Spruch gegen Apophis

[1] Worte zu sprechen durch Isis, die Große, die Gottesmutter, das Auge des Re, die Herrin des Himmels, die Fürstin aller Götter der Unterwelt (?)1.
Möge sie geben Leben, Heil, Gesundheit und eine lange Lebenszeit täglich (?).
Fall auf dein Gesicht, (oh) Apophis!
[5] Weiche zurück, (du) Feind, (du) Rebell, der ohne Arme und ohne Beine ist! Chentienirti (?) hat (sie) abgeschnitten (?).

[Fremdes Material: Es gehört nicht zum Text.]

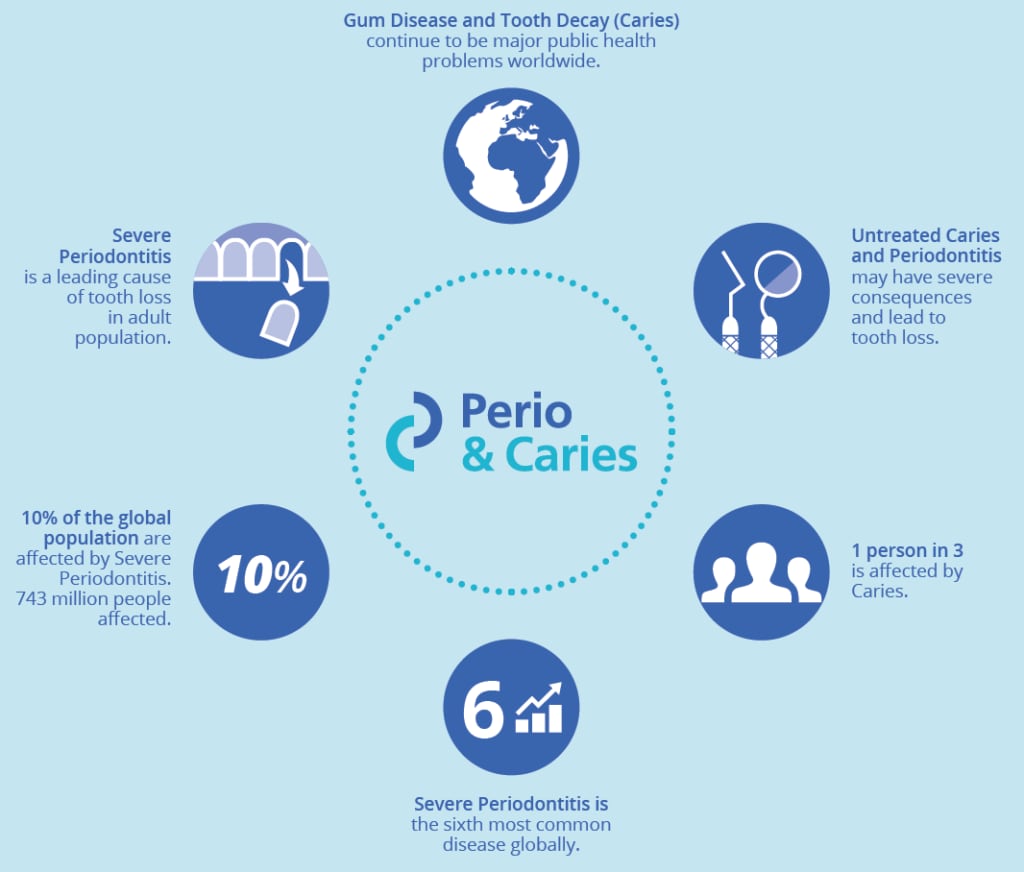 Gum Disease and Tooth Decay (Caries) continue to be major public health problems worldwide.

Severe Periodontitis is a leading cause of tooth loss in adult population.

Untreated Caries and Periodontitis may have severe consequences and lead to tooth loss.

Perio & Caries

10% of the global population are affected by Severe Periodontitis. 743 million people affected.

10%

1 person in 3 is affected by Caries.

6

Severe Periodontitis is the sixth most common disease globally.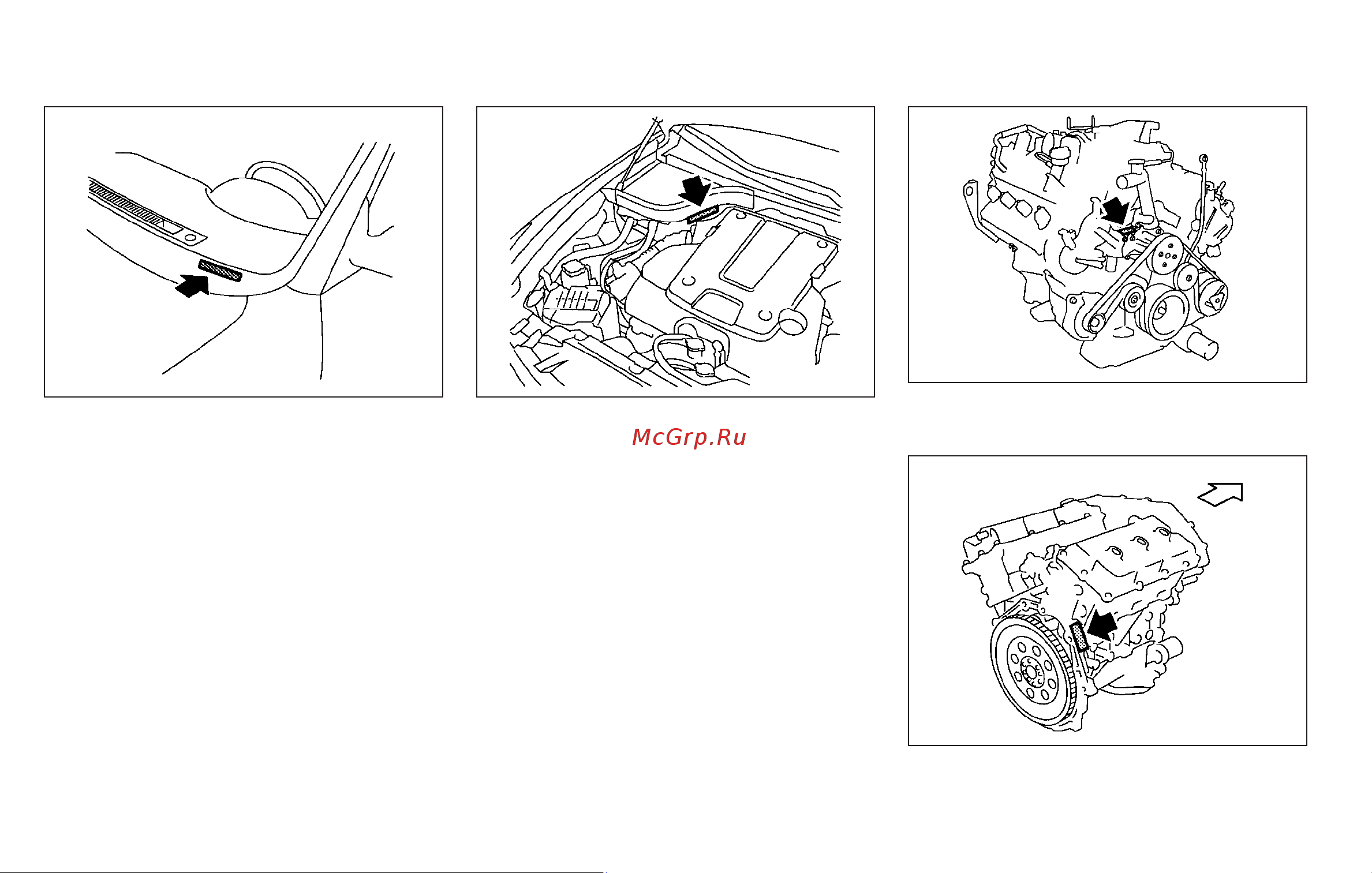 McGrp.Ru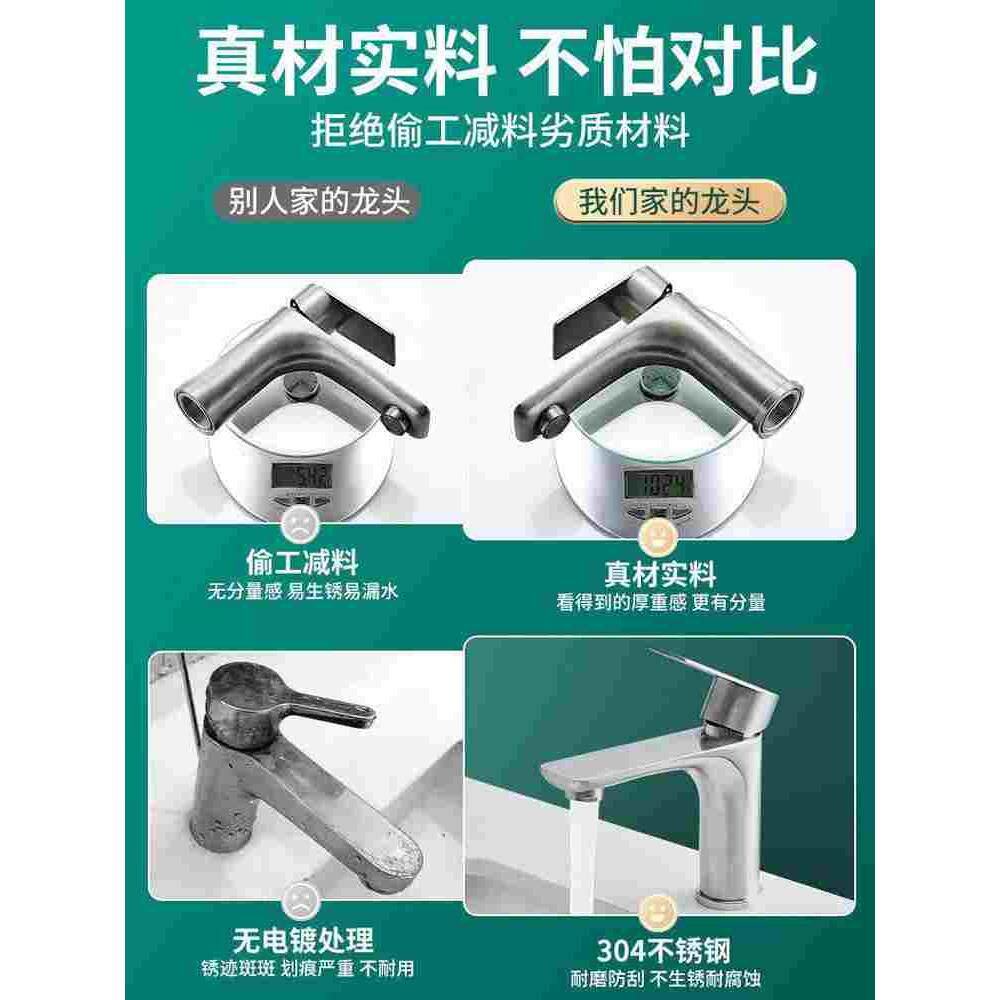 真材实料 不怕对比
拒绝偷工减料劣质材料

别人家的龙头

我们家的龙头

542

1024

偷工减料
无分量感 易生锈易漏水

真材实料
看得到的厚重感 更有分量

无电镀处理
锈迹斑斑 划痕严重 不耐用

304不锈钢
耐磨防刮 不生锈耐腐蚀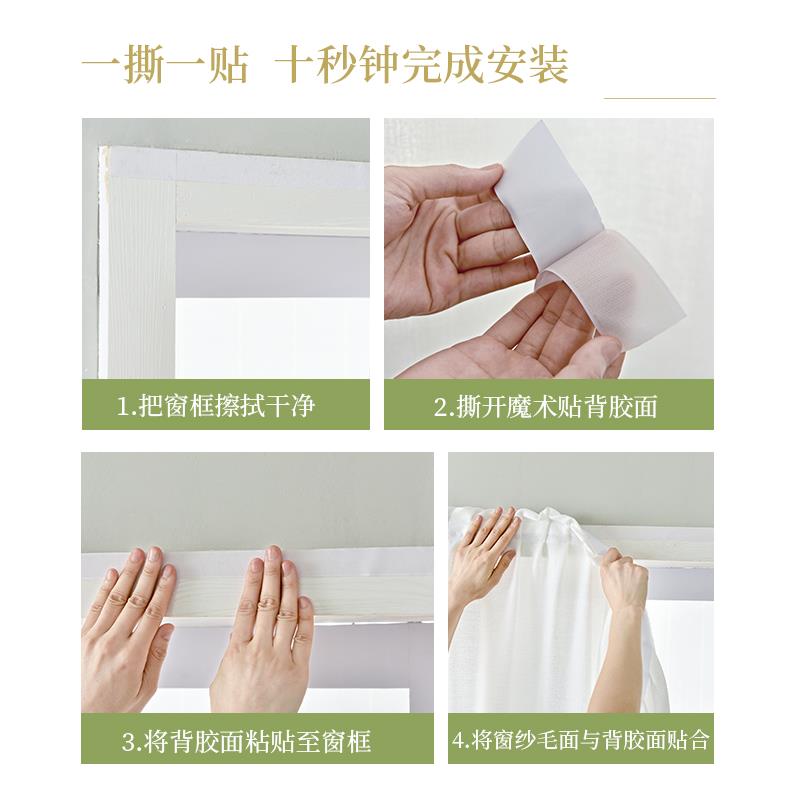 一撕一贴 十秒钟完成安装

1.把窗框擦拭干净

2.撕开魔术贴背胶面

3.将背胶面粘贴至窗框

4.将窗纱毛面与背胶面贴合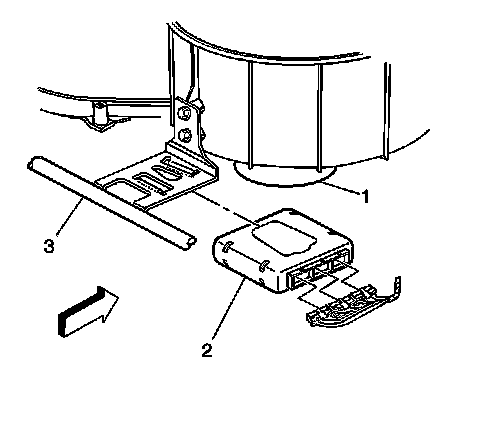 1
3
2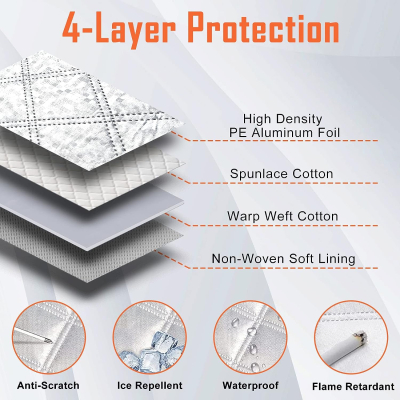 4-Layer Protection

High Density
PE Aluminum Foil

Spunlace Cotton

Warp Weft Cotton

Non-Woven Soft Lining

Anti-Scratch

Ice Repellent

Waterproof

Flame Retardant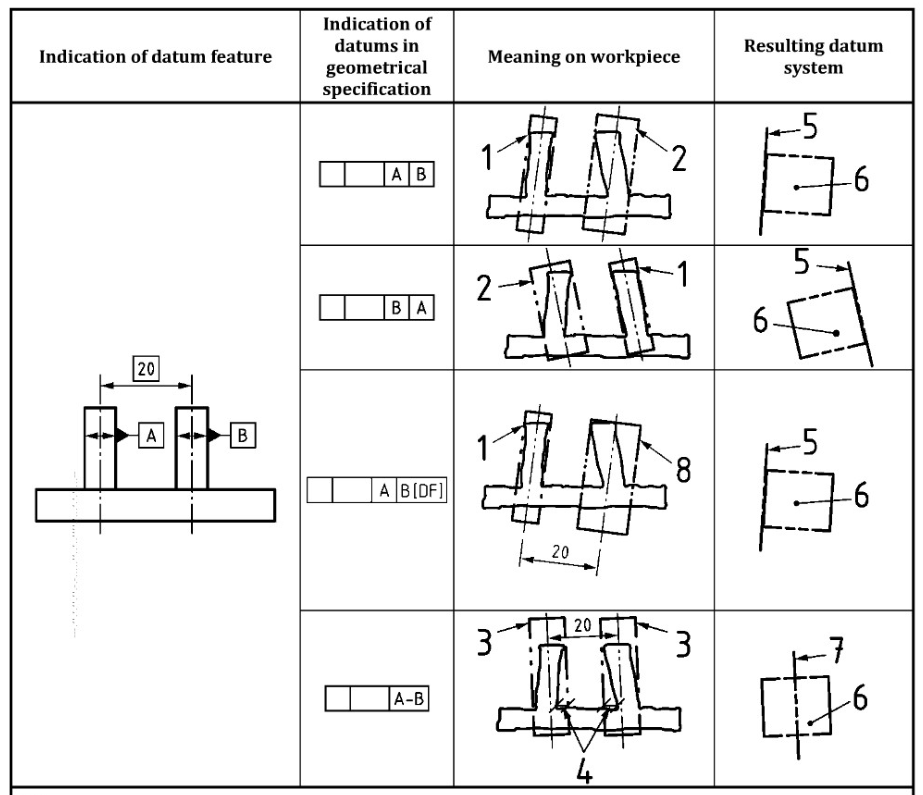 | Indication of datum feature | Indication of datums in geometrical specification | Meaning on workpiece | Resulting datum system |
|---|---|---|---|
| 20 A B | A B | 1 2 | 5 6 |
| | B A | 2 1 | 5 6 |
| | A B [DF] | 1 8 20 | 5 6 |
| | A-B | 3 20 3 4 | 7 6 |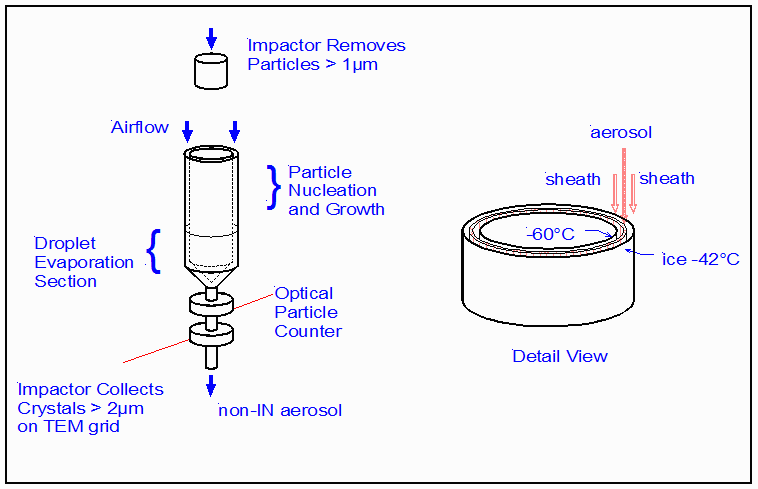 Impactor Removes
Particles > 1µm

Airflow

Particle
Nucleation
and Growth

Droplet
Evaporation
Section

Optical
Particle
Counter

Impactor Collects
Crystals > 2µm
on TEM grid

non-IN aerosol

aerosol

sheath

sheath

-60°C

ice -42°C

Detail View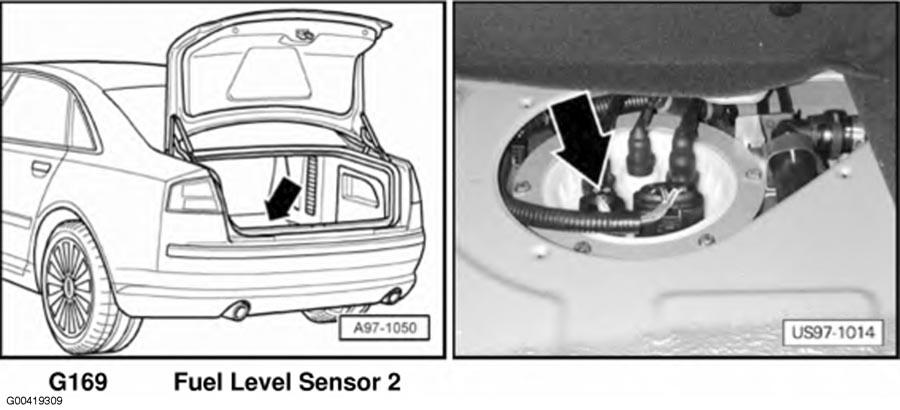 A97-1050

US97-1014

G169 Fuel Level Sensor 2

G00419309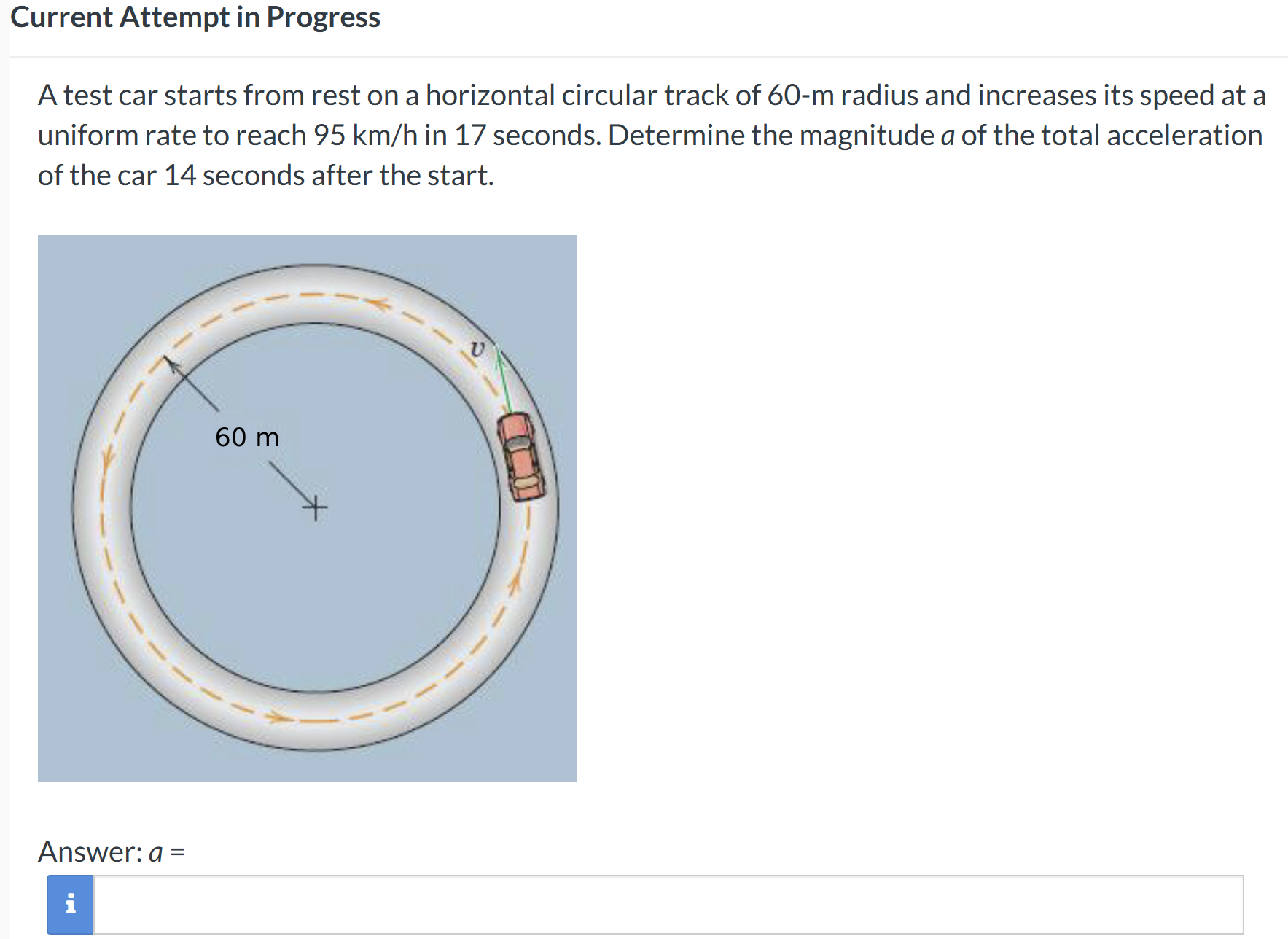 Current Attempt in Progress

A test car starts from rest on a horizontal circular track of 60-m radius and increases its speed at a uniform rate to reach 95 km/h in 17 seconds. Determine the magnitude $a$ of the total acceleration of the car 14 seconds after the start.

$v$

60 m

Answer: $a$ =

i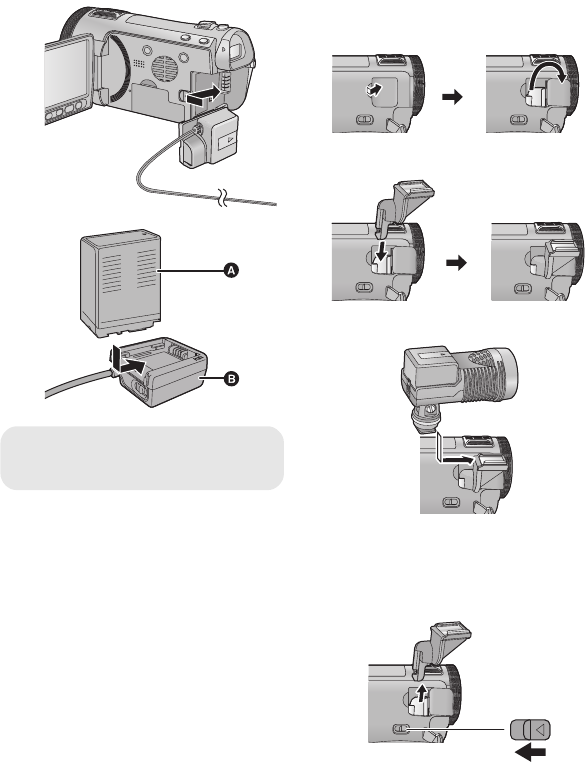 A

B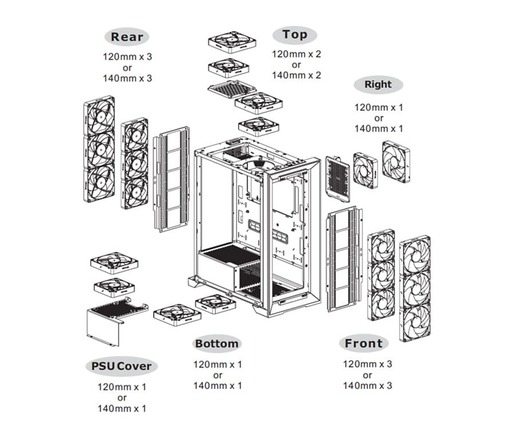 Rear
120mm x 3
or
140mm x 3

Top
120mm x 2
or
140mm x 2

Right
120mm x 1
or
140mm x 1

PSU Cover
120mm x 1
or
140mm x 1

Bottom
120mm x 1
or
140mm x 1

Front
120mm x 3
or
140mm x 3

Auf dein Gesicht, ja du! Fall hin!
...?..., auf dein Gesicht, ja du! Fall hin! Du bist gefällt (?)!
Er hat dich gefällt, (genauer gesagt) sein Auge.
Du bist gefallen [10] wegen des Feuers, das aus seiner (des Auges) Glut und seiner (des Gottes?) 〈〈Glut〉〉 hervorgeht.

1 ḥnw.t nṯr.w nb.w dwꜣ.t: Quack 2018, 50 mit Anm. 112 erwägt die Lesung ḥnw.t nṯr.w nb.w dwꜣ.t: „die Herrscherin aller Götter der Unterwelt“, aber diese Phrase ist nicht in LGG V, 191 verzeichnet, während ḥnw.t nṯr.w nb.w üblich ist.